Polizei kommt mehrmals pro Woche zu Abholungen

„An der Grundproblematik hat sich nichts geändert“, sagt Weiß. Das zeigt schon ein Blick auf die Statistik der Zu- und Abgänge in seiner Einrichtung. Seit Anfang Mai gab es rund 35 Versuche, Flüchtlinge auf Weisung des Stuttgarter Regierungspräsidiums für Rückführungen in andere EU-Staaten abzuholen. Nur einer von fünf war erfolgreich - ein Schnitt fast genauso wie im Jahr vor der Großrazzia.

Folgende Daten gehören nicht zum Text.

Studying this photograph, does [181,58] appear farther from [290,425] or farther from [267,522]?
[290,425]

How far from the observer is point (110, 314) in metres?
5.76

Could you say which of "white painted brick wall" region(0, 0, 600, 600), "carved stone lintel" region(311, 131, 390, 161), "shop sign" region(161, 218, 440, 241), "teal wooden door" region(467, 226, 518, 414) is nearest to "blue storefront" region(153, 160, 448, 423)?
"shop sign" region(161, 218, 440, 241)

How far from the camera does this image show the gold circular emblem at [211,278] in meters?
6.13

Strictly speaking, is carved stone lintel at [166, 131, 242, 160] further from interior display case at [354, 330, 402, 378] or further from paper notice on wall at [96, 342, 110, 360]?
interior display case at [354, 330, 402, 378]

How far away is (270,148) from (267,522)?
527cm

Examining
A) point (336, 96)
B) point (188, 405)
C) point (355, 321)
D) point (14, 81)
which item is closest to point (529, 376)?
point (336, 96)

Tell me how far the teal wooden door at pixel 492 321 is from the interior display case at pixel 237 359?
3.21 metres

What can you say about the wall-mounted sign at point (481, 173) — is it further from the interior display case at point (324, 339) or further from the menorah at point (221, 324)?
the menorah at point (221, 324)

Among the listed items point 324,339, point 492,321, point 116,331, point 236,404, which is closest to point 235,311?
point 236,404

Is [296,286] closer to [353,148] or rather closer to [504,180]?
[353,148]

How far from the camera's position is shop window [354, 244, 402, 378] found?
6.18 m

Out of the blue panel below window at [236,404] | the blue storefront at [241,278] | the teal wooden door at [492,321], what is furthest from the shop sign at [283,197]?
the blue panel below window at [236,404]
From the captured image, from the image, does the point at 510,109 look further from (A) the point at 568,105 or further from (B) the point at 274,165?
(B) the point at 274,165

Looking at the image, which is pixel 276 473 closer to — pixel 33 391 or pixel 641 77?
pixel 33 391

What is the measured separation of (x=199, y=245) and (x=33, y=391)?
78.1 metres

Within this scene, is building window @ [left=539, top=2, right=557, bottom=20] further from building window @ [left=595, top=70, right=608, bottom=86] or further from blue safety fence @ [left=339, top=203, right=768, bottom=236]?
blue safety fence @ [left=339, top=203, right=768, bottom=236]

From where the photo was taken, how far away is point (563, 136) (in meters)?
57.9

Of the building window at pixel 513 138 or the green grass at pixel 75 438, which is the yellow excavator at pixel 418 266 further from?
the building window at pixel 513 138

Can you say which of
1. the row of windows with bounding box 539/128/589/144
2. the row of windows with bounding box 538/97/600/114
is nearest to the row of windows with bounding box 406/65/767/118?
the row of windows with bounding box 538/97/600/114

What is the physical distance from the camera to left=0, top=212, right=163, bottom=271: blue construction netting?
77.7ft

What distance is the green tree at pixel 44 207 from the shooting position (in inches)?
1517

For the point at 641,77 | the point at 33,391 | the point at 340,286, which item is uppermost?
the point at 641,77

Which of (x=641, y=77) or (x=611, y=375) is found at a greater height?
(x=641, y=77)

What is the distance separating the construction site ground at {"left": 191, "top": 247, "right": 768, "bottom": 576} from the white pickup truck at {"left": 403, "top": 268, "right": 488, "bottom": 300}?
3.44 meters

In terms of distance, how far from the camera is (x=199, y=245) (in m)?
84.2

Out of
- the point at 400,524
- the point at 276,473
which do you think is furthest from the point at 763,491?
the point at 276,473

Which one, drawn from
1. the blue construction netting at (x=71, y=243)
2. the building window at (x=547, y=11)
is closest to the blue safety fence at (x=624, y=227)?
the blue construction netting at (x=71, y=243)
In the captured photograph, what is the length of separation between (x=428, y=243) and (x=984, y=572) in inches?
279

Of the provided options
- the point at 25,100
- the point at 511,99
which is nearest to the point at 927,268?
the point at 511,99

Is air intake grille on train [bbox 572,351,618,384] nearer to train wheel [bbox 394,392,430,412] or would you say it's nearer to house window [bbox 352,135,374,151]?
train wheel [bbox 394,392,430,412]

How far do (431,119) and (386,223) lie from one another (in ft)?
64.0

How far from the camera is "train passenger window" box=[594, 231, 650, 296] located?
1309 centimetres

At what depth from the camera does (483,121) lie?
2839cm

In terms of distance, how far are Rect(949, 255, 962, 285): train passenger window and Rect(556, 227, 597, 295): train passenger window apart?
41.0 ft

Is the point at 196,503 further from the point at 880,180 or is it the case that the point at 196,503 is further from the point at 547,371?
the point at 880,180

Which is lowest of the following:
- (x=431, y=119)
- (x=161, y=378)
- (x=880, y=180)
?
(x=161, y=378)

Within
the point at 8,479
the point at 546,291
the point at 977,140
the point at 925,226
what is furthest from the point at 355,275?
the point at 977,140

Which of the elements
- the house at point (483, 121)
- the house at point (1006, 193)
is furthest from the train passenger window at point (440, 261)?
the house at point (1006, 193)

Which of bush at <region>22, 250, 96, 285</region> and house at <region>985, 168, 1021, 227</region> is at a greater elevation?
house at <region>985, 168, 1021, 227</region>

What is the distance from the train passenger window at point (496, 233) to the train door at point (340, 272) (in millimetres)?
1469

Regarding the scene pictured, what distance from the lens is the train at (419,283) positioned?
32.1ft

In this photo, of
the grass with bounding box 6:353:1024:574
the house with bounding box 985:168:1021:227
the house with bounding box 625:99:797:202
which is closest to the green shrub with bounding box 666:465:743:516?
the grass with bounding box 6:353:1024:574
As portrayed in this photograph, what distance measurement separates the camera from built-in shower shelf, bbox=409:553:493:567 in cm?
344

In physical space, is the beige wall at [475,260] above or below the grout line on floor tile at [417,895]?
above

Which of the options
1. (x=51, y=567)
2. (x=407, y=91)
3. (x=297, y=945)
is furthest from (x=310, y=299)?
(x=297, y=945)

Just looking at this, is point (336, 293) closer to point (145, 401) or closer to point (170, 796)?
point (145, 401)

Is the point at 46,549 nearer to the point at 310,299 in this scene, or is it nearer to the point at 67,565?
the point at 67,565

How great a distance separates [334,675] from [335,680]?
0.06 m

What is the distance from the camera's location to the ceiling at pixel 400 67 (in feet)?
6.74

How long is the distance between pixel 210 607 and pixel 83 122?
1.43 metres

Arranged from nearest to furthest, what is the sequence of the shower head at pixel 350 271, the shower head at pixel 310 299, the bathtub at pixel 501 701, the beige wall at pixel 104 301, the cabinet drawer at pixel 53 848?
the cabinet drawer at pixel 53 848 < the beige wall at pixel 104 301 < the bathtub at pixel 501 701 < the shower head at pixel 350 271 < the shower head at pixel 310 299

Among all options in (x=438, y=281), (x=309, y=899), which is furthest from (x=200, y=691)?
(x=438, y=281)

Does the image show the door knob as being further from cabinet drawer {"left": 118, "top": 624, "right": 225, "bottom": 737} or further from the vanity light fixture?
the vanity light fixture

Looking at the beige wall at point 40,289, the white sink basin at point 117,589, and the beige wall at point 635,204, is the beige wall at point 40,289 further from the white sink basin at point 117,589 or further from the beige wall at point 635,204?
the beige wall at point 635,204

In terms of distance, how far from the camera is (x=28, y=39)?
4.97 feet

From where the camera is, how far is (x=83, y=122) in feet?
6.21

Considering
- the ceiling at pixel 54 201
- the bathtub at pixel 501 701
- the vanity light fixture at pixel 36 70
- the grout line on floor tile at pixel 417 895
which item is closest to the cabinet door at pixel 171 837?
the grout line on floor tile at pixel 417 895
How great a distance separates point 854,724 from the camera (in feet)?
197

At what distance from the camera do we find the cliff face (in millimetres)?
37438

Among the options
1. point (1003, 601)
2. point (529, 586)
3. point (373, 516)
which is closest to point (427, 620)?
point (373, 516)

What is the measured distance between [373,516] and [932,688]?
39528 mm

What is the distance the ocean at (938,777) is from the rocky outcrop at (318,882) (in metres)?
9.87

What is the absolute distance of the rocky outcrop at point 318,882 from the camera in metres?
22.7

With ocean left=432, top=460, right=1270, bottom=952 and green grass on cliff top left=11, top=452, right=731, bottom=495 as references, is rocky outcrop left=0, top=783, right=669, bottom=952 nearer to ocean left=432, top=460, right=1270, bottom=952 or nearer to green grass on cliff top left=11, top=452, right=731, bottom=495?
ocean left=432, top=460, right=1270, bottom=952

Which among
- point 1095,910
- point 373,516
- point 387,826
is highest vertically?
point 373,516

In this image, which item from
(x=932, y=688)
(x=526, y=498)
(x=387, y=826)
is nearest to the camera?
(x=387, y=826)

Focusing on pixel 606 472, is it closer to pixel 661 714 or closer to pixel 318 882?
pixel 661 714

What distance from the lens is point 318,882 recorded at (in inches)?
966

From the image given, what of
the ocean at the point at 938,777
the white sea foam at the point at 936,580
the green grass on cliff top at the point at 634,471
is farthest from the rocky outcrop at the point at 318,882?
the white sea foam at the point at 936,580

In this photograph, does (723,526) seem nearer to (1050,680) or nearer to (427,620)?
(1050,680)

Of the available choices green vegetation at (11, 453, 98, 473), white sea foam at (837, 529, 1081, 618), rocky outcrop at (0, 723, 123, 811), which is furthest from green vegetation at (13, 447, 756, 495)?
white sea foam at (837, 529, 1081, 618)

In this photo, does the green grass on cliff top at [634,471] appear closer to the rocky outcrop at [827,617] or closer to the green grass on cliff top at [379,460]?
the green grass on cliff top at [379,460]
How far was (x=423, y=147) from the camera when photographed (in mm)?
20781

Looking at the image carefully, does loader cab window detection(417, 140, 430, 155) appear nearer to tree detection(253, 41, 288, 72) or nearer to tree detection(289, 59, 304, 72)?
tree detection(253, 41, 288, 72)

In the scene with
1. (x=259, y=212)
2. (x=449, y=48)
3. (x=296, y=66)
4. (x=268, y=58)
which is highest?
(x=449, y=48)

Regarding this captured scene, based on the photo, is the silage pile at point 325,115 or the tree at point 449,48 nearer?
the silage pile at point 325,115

Derzeit beherbergt die Lea rund 600 Flüchtlinge. 380 sind aus afrikanischen Ländern südlich der Sahara gekommen, die meisten über Italien. Nach den Dublin-Vereinbarungen müssten sie dorthin zurückkehren. Zu Abholungen kommt die Polizei zwei bis drei Mal in der Woche. Fast immer nach Mitternacht - zwar mit deutlich mehr Leuten als früher, doch genauso oft vergeblich. „Normal? Das ist Angst, jede Nacht“, sagt ein junger Nigerianer, der nicht identifiziert werden will. „Wir verstecken uns, wir tauschen Zimmer, viele schlafen irgendwo im Gelände.“ So soll verhindert werden, dass Gesuchte anhand des Belegungsplans der Lea gefunden werden können.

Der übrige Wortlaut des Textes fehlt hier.